For many organizations, declining performance triggers a familiar response: schedule more training. New workshops are rolled out, employees are retrained, and attendance is carefully tracked. Yet weeks or months later, little has changed. The same incidents occur, productivity remains stagnant, and leaders are left wondering why.
At Behaviour Impact Group Ltd (BIG Ltd), we see this pattern repeatedly across Mining, Manufacturing, Oil & Gas, and Government institutions. And the truth is clear: most performance problems are not caused by a lack of training.
The Training Reflex—and Why It Fails
Training is attractive because it feels decisive. It is visible, measurable, and easy to justify. However, training only addresses one narrow issue: capability gaps. When performance drops, the real causes are often elsewhere.
Organizations frequently confuse knowing what to do with being able to do it consistently. Employees may already understand procedures, safety rules, or performance expectations—but still struggle to apply them in real operating conditions.
This is why retraining the workforce often produces little or no improvement.
Performance Problems Are Usually System Problems
BIG Ltd was founded on a simple but powerful premise:
Most organizational problems are not people problems; they are system problems.

# # #

Questions to answer:
[A] According to the article on workplace performance, what one issue does training address?
[B] Reproduce everything in the article on workplace performance from "The Training Reflex—and" down to "are system problems.".
[C] Extend the article on workplace performance, picking up after its last sentence.
The lines after the article on workplace performance are separate material.

# # #

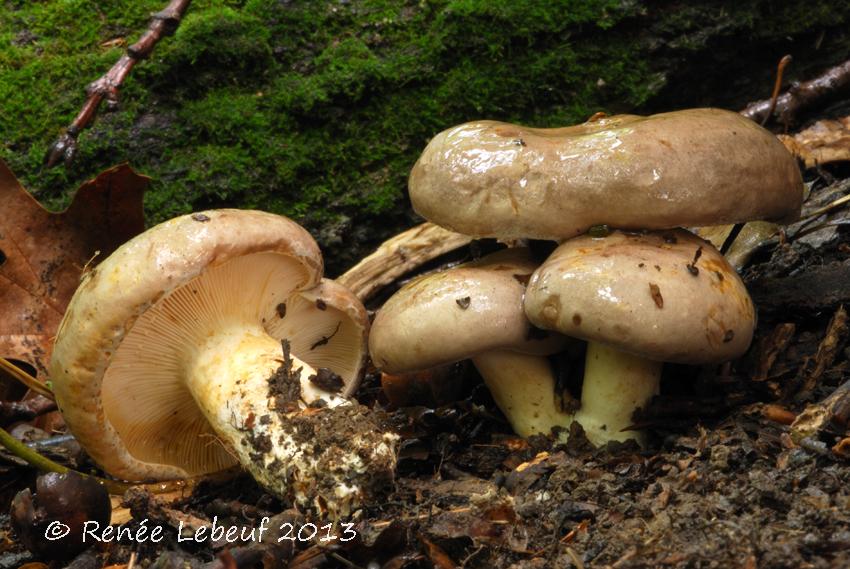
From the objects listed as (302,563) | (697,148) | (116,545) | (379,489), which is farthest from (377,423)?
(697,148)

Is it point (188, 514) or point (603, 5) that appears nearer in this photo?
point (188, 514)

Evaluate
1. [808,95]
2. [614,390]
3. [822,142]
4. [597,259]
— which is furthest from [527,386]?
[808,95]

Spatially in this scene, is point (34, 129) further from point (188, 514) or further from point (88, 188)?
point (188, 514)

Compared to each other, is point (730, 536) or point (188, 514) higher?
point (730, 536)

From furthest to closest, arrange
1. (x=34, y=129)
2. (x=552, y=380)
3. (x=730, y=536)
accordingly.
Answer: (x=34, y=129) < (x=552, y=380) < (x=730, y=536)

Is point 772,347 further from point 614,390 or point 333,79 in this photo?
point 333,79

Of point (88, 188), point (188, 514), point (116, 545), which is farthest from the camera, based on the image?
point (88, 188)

# # #

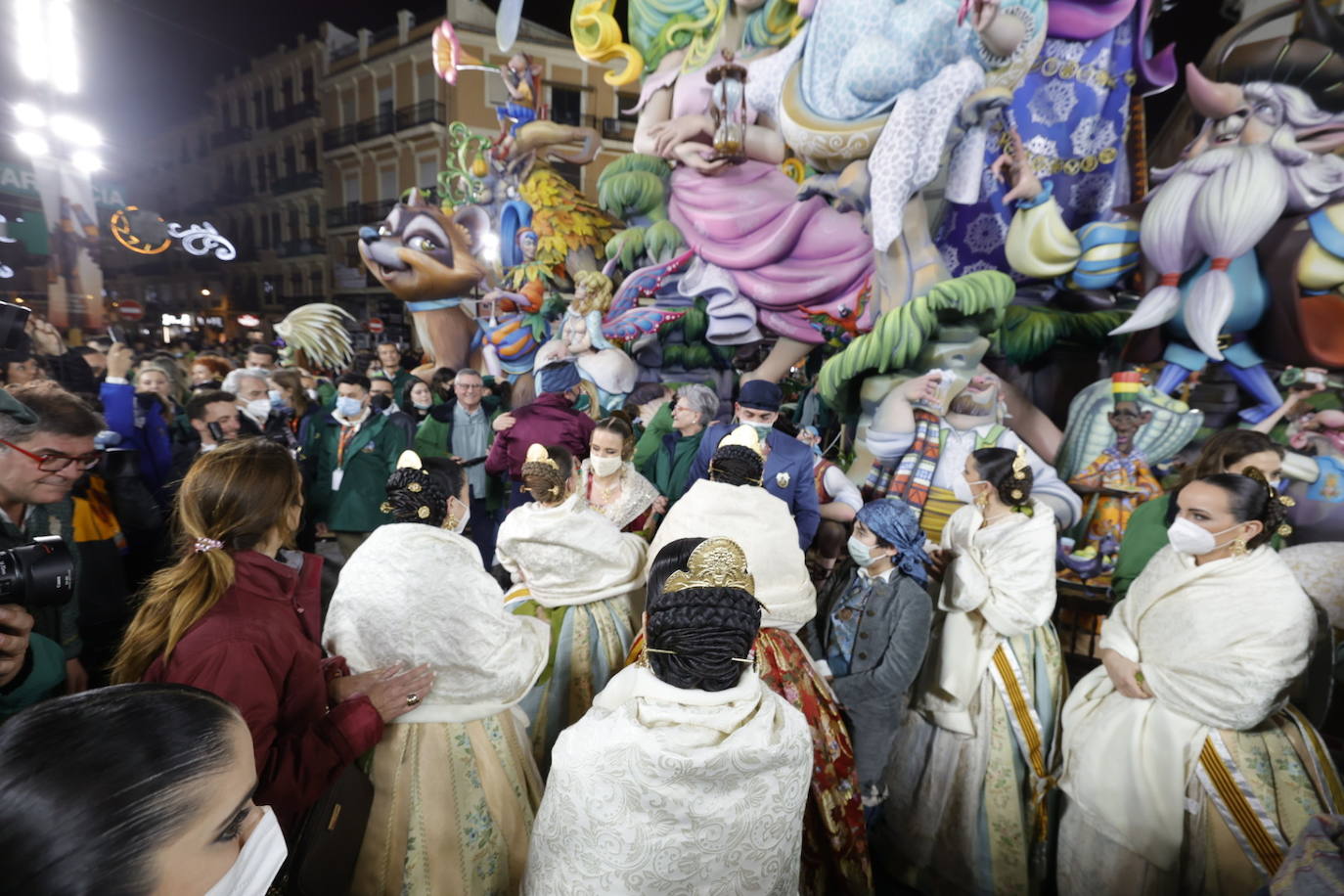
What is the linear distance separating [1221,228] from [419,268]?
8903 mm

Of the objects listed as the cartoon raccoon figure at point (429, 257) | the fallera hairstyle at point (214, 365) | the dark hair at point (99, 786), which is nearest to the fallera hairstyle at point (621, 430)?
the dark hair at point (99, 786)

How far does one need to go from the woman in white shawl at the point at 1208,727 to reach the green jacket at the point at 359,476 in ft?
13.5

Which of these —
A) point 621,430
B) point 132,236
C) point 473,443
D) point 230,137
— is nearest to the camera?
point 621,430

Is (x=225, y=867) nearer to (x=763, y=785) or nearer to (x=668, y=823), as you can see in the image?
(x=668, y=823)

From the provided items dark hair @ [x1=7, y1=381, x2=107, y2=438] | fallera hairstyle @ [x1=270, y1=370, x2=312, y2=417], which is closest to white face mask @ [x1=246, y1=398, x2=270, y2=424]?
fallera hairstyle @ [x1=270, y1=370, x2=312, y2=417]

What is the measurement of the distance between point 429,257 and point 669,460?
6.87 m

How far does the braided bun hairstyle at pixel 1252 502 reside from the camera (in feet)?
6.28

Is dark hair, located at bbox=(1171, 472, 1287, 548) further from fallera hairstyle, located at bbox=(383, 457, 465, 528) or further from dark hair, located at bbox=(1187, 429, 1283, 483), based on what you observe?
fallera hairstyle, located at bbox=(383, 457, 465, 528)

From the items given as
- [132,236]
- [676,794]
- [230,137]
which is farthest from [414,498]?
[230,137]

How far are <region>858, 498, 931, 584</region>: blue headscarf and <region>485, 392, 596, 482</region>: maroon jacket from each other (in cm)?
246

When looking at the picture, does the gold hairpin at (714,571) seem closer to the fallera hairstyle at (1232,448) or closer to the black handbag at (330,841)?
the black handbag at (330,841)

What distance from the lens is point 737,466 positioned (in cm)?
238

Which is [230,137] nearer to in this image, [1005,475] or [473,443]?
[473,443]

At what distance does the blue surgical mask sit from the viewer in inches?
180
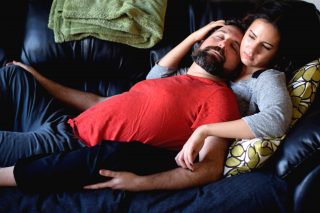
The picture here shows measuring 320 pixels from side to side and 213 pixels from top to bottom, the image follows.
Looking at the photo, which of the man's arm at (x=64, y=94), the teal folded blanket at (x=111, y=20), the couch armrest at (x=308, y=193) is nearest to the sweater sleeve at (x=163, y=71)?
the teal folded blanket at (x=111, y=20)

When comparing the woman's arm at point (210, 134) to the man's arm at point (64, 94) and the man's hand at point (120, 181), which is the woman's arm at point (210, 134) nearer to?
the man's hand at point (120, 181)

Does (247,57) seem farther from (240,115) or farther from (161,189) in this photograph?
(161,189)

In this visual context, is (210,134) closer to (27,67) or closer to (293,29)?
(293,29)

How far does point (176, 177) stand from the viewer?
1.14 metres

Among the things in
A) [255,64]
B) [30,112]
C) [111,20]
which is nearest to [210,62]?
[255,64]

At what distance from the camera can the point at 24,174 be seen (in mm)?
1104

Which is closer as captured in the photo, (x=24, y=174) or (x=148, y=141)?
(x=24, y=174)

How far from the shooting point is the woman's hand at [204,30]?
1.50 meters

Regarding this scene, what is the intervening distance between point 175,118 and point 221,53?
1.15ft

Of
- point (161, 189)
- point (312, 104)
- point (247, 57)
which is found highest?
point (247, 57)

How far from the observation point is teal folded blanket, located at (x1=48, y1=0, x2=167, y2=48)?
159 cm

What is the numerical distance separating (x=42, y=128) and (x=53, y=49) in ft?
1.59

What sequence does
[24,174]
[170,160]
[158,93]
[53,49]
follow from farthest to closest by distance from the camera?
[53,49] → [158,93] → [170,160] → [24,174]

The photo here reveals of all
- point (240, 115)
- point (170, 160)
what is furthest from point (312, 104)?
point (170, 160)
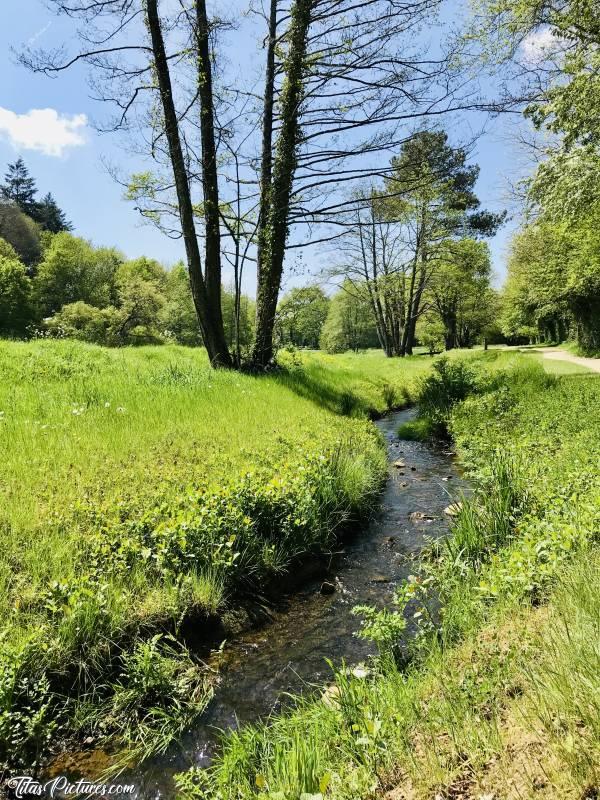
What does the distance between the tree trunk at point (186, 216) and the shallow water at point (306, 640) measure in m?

# # #

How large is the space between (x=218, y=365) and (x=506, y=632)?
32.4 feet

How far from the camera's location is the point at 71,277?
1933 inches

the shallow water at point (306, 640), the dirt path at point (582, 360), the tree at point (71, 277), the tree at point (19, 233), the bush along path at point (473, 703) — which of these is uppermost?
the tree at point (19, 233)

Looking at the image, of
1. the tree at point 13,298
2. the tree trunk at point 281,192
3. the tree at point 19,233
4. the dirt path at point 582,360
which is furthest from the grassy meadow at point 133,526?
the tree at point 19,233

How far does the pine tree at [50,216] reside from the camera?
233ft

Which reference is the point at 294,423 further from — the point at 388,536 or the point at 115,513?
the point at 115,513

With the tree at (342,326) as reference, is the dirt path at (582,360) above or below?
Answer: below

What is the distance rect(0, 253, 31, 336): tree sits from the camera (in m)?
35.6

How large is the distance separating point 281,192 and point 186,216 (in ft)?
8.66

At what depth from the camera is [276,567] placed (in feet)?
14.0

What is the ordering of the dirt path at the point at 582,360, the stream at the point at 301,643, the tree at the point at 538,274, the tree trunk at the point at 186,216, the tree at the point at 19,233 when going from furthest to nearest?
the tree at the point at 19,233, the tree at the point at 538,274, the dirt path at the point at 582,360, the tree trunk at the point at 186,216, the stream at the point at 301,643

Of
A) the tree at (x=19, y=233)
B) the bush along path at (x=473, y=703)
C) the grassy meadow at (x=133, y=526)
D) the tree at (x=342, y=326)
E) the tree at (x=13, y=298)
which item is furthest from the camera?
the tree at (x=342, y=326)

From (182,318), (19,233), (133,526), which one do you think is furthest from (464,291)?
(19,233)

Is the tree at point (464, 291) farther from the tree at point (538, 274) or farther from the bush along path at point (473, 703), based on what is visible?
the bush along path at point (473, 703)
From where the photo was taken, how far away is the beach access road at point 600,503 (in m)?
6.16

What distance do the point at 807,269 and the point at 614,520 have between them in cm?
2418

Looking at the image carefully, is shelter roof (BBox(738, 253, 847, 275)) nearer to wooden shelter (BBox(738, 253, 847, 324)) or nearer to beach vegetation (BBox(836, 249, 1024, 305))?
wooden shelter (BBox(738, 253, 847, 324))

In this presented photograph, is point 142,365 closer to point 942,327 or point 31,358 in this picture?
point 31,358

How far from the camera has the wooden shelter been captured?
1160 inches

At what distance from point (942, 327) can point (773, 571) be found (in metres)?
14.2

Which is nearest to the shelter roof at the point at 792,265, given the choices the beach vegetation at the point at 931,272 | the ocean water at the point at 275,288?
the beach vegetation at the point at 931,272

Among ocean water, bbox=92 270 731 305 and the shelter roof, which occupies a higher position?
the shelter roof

# # #

Answers for the exercise:
[A] Capability gaps.

[B]
The Training Reflex—and Why It Fails
Training is attractive because it feels decisive. It is visible, measurable, and easy to justify. However, training only addresses one narrow issue: capability gaps. When performance drops, the real causes are often elsewhere.
Organizations frequently confuse knowing what to do with being able to do it consistently. Employees may already understand procedures, safety rules, or performance expectations—but still struggle to apply them in real operating conditions.
This is why retraining the workforce often produces little or no improvement.
Performance Problems Are Usually System Problems
BIG Ltd was founded on a simple but powerful premise:
Most organizational problems are not people problems; they are system problems.

[C]
In our work across West Africa, we find that performance breakdowns are more commonly driven by:
- Poorly designed processes that make the right behavior difficult
- Conflicting priorities between safety, speed, and output
- Inadequate tools or resources to perform tasks effectively
- Weak supervisory reinforcement and inconsistent leadership behavior
- Misaligned incentives that reward shortcuts over safe or quality work
When these system issues remain unaddressed, training becomes a temporary fix at best—and a costly distraction at worst.
Why Behaviour-Based Safety Goes Beyond Training
In safety-critical industries, organizations often respond to incidents with refresher safety training. Yet unsafe practices usually persist not because workers are unaware of rules, but because:
- Risky behaviors have become normalized
- Shortcuts are silently encouraged to meet production targets
- Supervisors lack the skills or confidence to coach behavior in real time
Behaviour-Based Safety (BBS), when done correctly, shifts the focus from rules to real behaviors in the field. It examines why people behave the way they do and modifies the environment, leadership practices, and feedback systems that shape daily decisions.
This is where lasting safety performance is built—not in the classroom, but in the system.
Diagnose Before You Prescribe
Before commissioning another training program, leaders should ask critical questions:
- Is the performance gap caused by lack of skill—or by system barriers?
- Do employees receive consistent feedback and reinforcement?
- Are leaders modeling the behaviors they expect?
- Do processes and incentives support or undermine desired outcomes?
- What behaviors actually drive results on the ground?
Without answering these questions, training becomes guesswork.
At BIG Ltd, we start with behavioural diagnostics—observing work as it is truly done, not as it is described in procedures. Only then do we design interventions that address the real drivers of performance.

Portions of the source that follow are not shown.